Micah’s Private Priest
So far, Judges has given us an incestuous marriage initiated by Israel’s eldest statesman; the tent-peg incident; a foreign king so obese that the whole sword could enter him and leave no exit wound; a woman who sees herself bigger than God; a mentally demented judge; Israel placing Jehovah God somewhere in line behind almost every other god known to man; a child sacrifice; and a city destroyed by setting loose 300 foxes who were set on fire.
Now, Judges 17 and following is where the book of Judges starts to get strange.
Eleven times in the first sixteen chapters, we read that the people did evil in the sight of the Lord. Just in case you got jaded by the phrase, God inserts two side-stories that highlight what He was talking about when he called the times “evil.”
· Micah’s Private Priest (not the prophet Micah) – chapters 17-18
· The Levite’s concubine – chapters 19-21
Judges 17:1-6 sets the background for the first side-story. I count a dozen errors in behavior, attitude or speech in the four verses of verses 2-5. How many can you find? But this is just the background; nothing has actually happened yet. Judges 17:6 is the first verse of the chapter that makes sense. By the end of Judges 17, Micah has successfully purchased the services of an enterprising Priest.

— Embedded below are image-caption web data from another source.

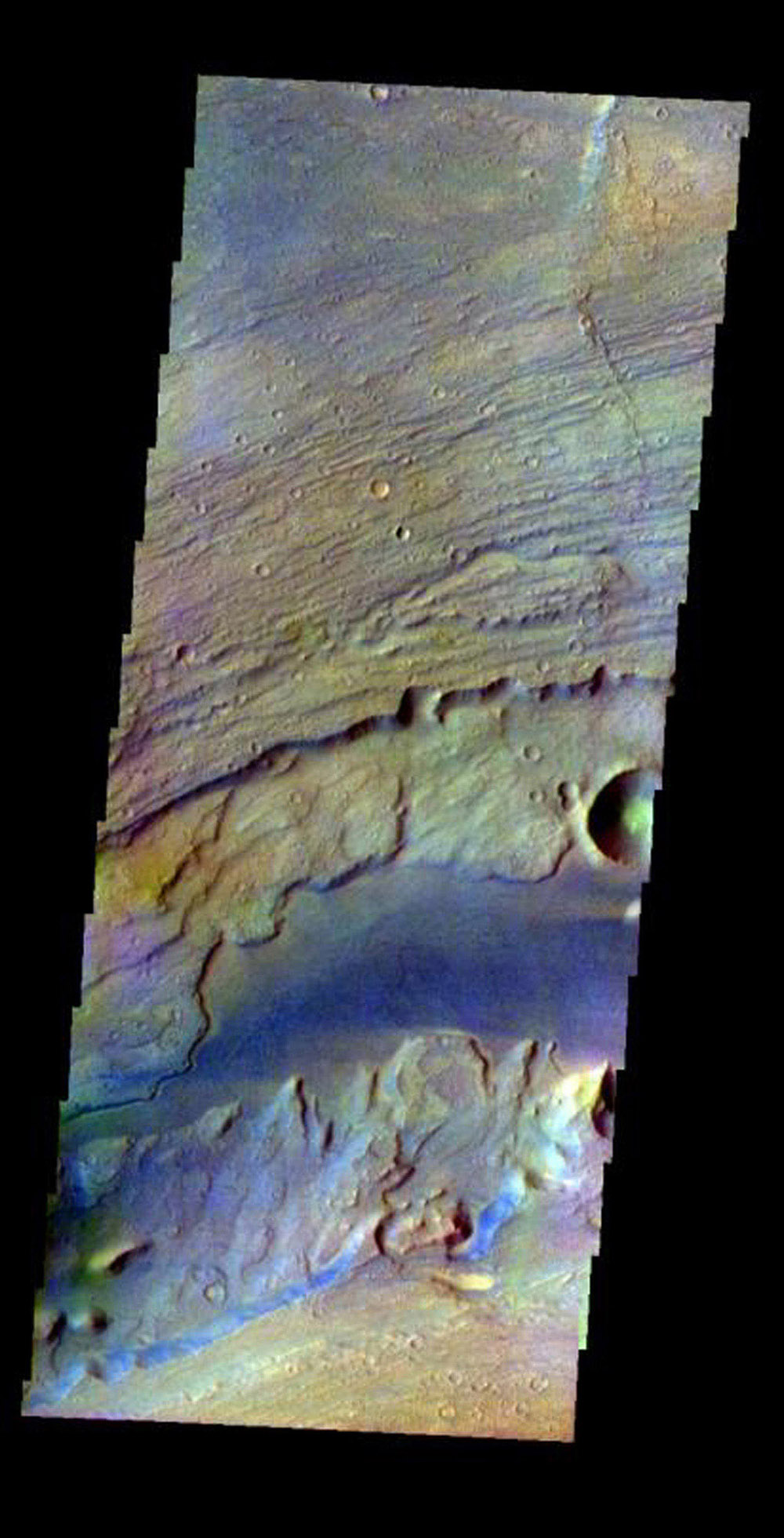 This image was collected July 17, 2002 during northern spring season on Mars. The image shows an area in the Kasei Valles region as seen by NASA's 2001 Mars Odyssey.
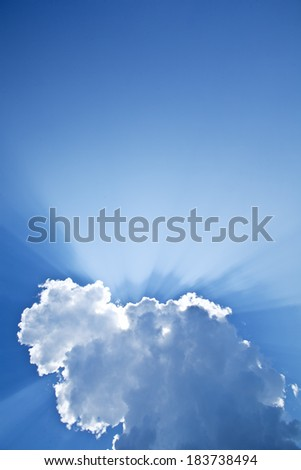 Rays of the sun peeking from behind the clouds. - stock photo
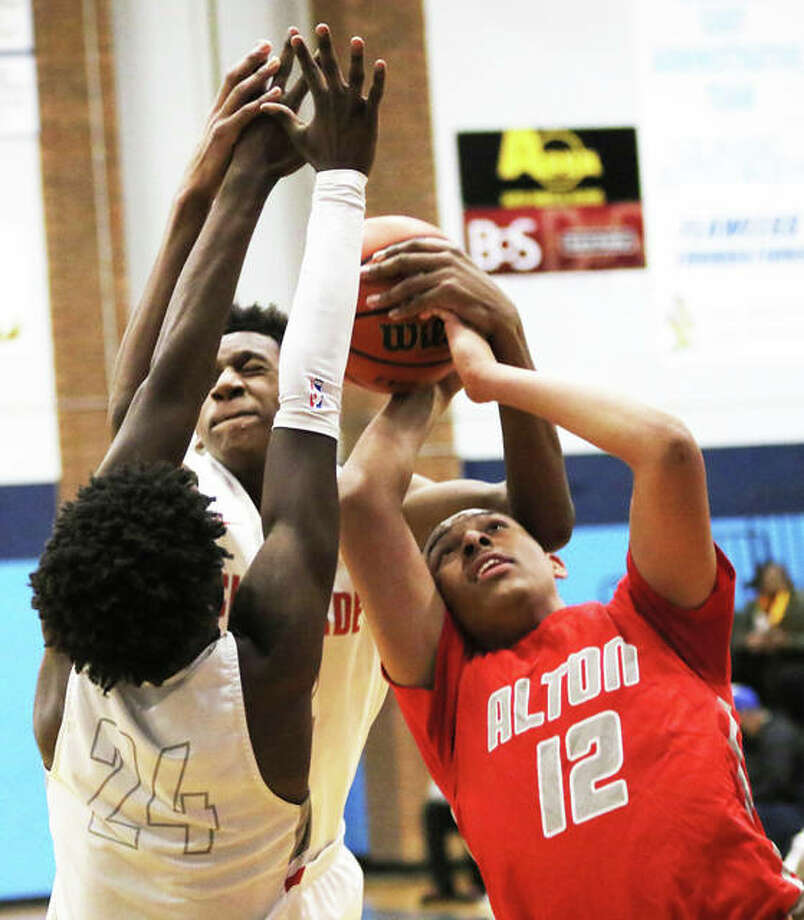 Alton's Josh Rivers (12) is fouled while going up for a shot over Chaminade's Harrison Vickers (24) and Tarris Reed Jr. (back) on Saturday night in the Belleville East Tournament championship game in Belleville. Photo: Greg Shashack / The Telegraph
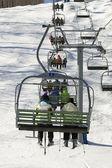 Chairlift full of — Stock Photo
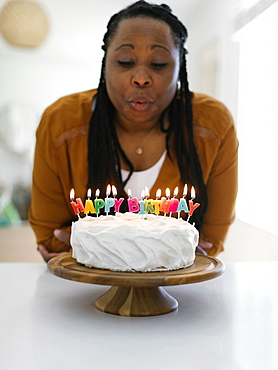 Woman blowing candles on birthday cake - 1178-30499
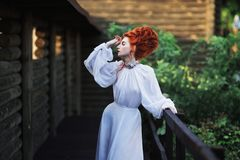 Beautiful red-haired girl with a high hair in an old white dress stock images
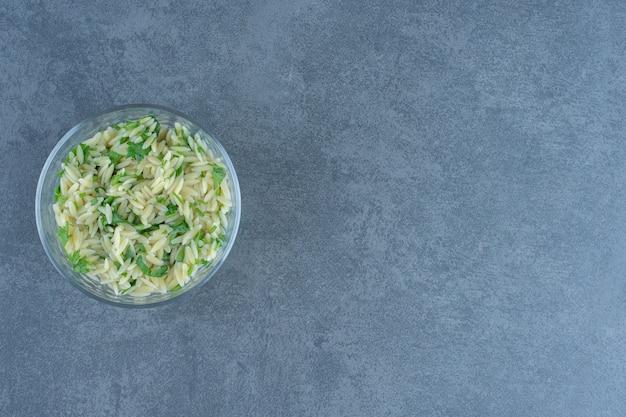 Вкусный рис с зеленью в стеклянной миске.
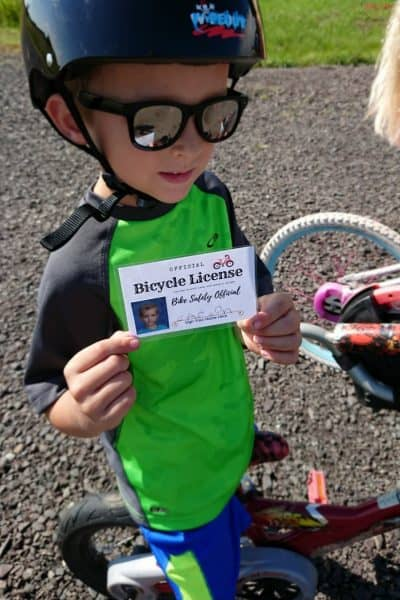 Teach your kids bike safety through play! Fun activity to decorate bike helmet, free printable bicycle license and cone course!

In Judges 18, the focus seems to be on idolatry. And that would be sufficiently vile if that were the only evil. Yet a second disobedience emerges:
When Joshua was giving out land, the tribe of Dan got a portion (Joshua 19:40-46). But they failed to drive out the inhabitants of the land. In this extreme case, they themselves got driven out (Judges 1:34-36). By the time of Judges 18, they were nomadic and without land. And now, empowered by the idols and the Priest they stole from Micah, they are able to claim their land (Judges 18:27-31).